Featured, Monitoring

Using Prometheus with AppOptics

Posted by Gerred Dillon

Gerred Dillon

Prometheus is an all-in-one, open-source monitoring solution. While metrics are commonly visualized using Grafana, a commercial application monitoring solution like AppOptics can offer extra functionality. In this article, we will take a look at setting up a simple web service, using Prometheus to gather metrics, and using AppOptics to display those metrics and fire an alert.

What is Prometheus?

Prometheus is designed for operational simplicity. While Prometheus has many modern features for metrics collection, one of the most important is that it is completely self-contained without any external data sources or distributed systems to manage. This helps make Prometheus easy to deploy and operate.

In most metrics collection systems such as Graphite, applications are responsible for sending or pushing their metrics to a centralized service. While this is convenient, it places the burden on applications to fail gracefully when the metrics service is unavailable. Typically, these collectors are low latency and maintain a persistent connection over TCP or UDP to minimize bandwidth usage. This requires the metrics service to scale to maintain connections across every process being monitored, making scaling your metrics as important as scaling your applications themselves.

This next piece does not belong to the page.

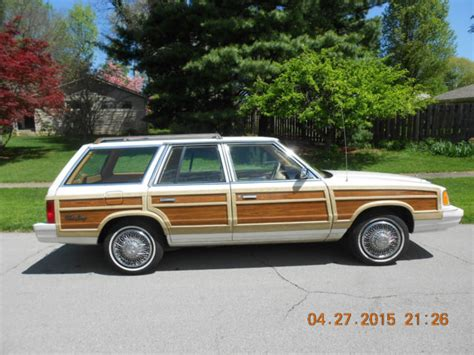 Chrysler Town And Country Wagon by 1987 Chrysler Town And Country Station Wagon Quot Woody Quot 1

Prometheus differs from these monitoring systems in that it is pull-based. Instead of metrics being sent by applications, Prometheus receives a list of HTTP endpoints from configuration or service discovery and queries them on periodic intervals. This is still bound to the same scaling concerns that any other application has, as the number of endpoints that must be scraped over an interval increases. To solve this, the Prometheus server is able to expose its own collected metrics as metrics themselves, allowing operators to “stack” Prometheus instances and expose only the resolution needed at each monitoring tier.

While this works for HTTP services, this does not solve the challenge in monitoring hosts, workers, and other traditionally push-based metrics. While Prometheus by itself is standalone, it comes with an ecosystem of services to extend its functionality for this and other use cases:

 

alt: system diagram showing the Prometheus server and related components. © 2018 Apache License 2.0. All rights reserved.

This diagram shows the relationship of the Prometheus server to other components. By using the Prometheus Pushgateway component, workers are able to push their results. Prometheus then scrapes Pushgateway to get the aggregate information for these jobs. Alerting is provided through the Alertmanager service. Other exporters are provided by the Prometheus team and third parties to monitor hosts, databases, or even existing statsd-based systems.

What makes Prometheus so powerful is that it fits into your existing infrastructure, rather than having to work around it.

When not to use Prometheus

While Prometheus provides a lot of upsides, it is not appropriate for every environment. First and foremost, Prometheus is a pull-based system, and in high security or air-gapped environments ensuring that Prometheus can scrape all of its targets (including other Prometheus systems) can be challenging to accomplish successfully. It will require you configure inbound access through firewalls and VPNs.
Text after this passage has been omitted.